I am afraid, you will have to write your own conversion because IOB encoding depends on what tokenization will the pre-trained representation model (BERT, RoBERTa or whatever pre-trained model of your choice) uses.
The SpaCy format specifies the character span of the entity, i.e.
"Who is Shaka Khan?"[7:17]
will return "Shaka Khan"
. You need to match that to tokens used by the pre-trained model.
Here are examples of how different models tokenize the example sentence when you used Huggingface's Transformers.
- BERT:
['Who', 'is', 'S', '##hak', '##a', 'Khan', '?']
- RoBERTa:
['Who', '_is', '_Sh', 'aka', '_Khan', '?']
- XLNet:
['▁Who', '▁is', '▁Shak', 'a', '▁Khan', '?']

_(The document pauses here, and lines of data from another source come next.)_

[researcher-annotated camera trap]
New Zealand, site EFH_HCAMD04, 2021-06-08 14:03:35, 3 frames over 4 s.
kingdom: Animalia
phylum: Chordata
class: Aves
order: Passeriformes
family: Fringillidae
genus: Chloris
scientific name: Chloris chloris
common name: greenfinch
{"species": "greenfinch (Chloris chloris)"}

When knowing how the tokenizer work, you can implement the conversion. Something like this can work for BERT tokenization.

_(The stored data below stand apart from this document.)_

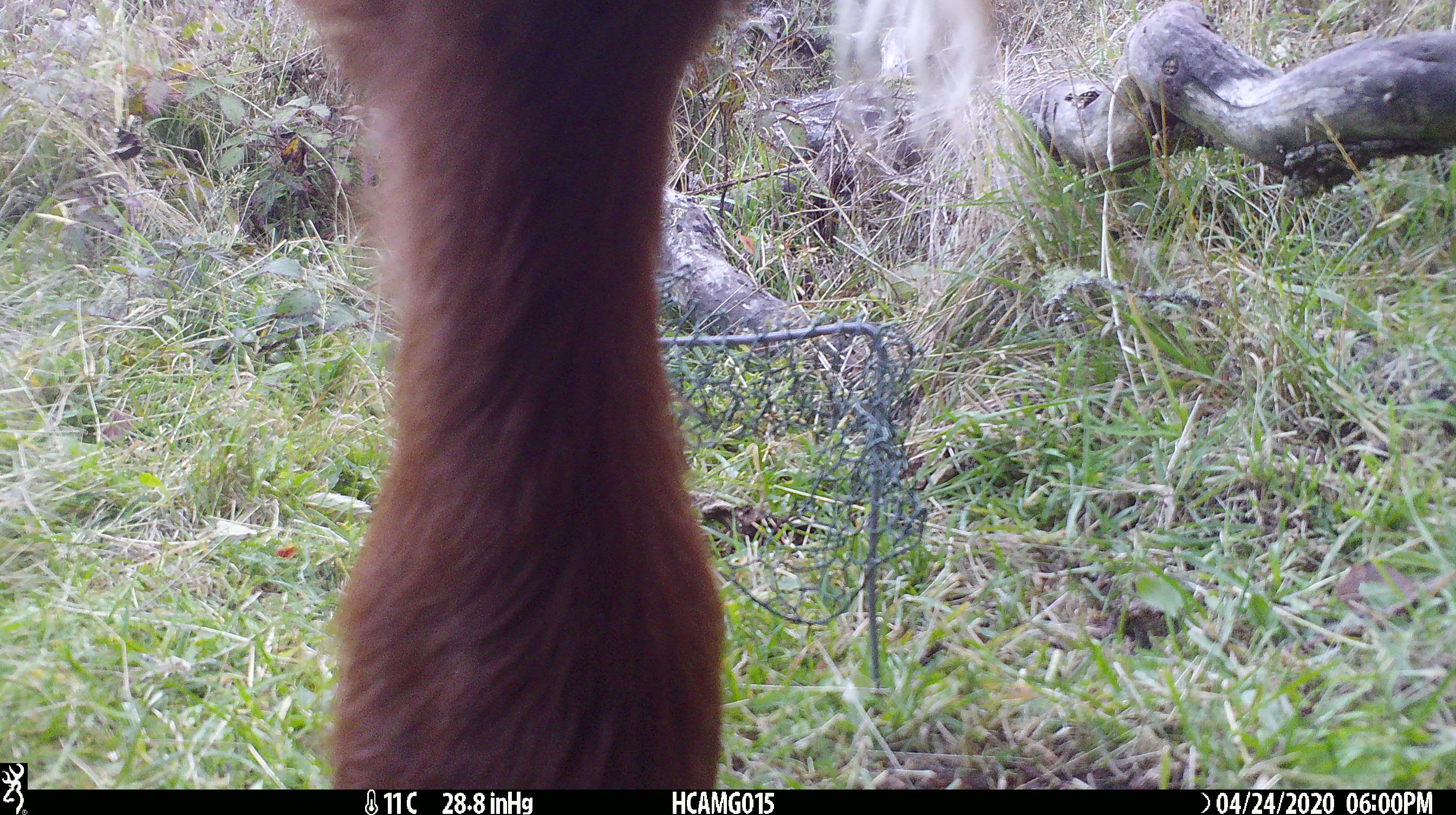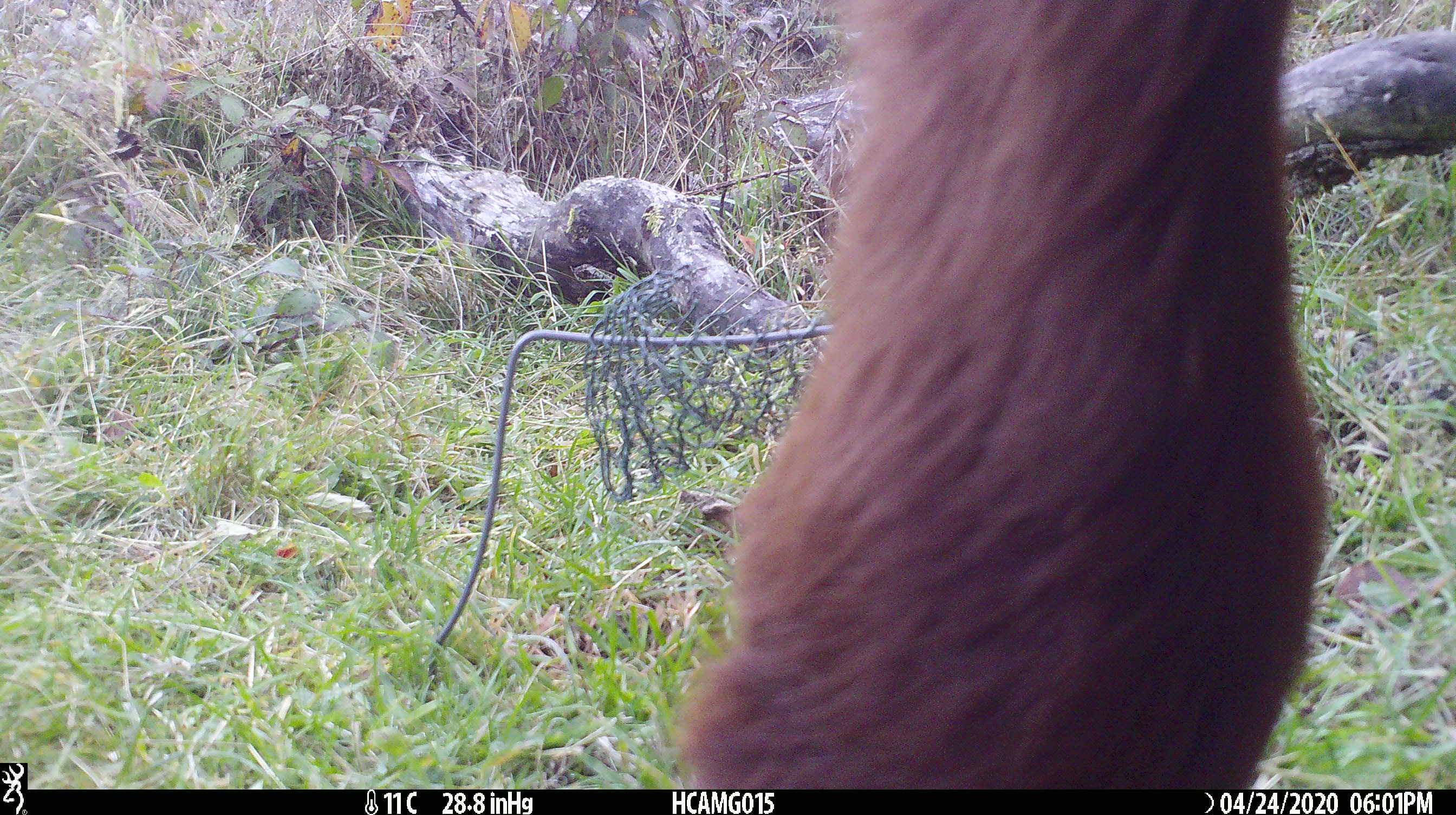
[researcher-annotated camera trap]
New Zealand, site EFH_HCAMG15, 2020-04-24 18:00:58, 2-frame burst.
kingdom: Animalia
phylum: Chordata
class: Mammalia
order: Artiodactyla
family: Bovidae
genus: Bos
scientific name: Bos taurus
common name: domestic cow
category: cow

entities = [(7, 17, "PERSON")]}
tokenized = ['Who', 'is', 'S', '##hak', '##a', 'Khan', '?']
cur_start = 0
state = "O" # Outside
tags = []
for token in tokenized:
# Deal with BERT's way of encoding spaces
if token.startswith("##"):
token = token[2:]
else:
token = " " + token
cur_end = cur_start + len(token)
if state == "O" and cur_start < entities[0][0] < cur_end:
tags.append("B-" + entitites[0][2])
state = "I-" + entitites[0][2]
elif state.startswith("I-") and cur_start < entities[0][1] < cur_end:
tags.append(state)
state = "O"
entities.pop(0)
else:
tags.append(state)
cur_start = cur_end
Note that the snippet would break if one BERT token would contain the end of one entity and the start of the following one. The tokenizer also does not distinguish how many spaces (or other whitespaces) there were in the original string, this is a potential source of errors as well.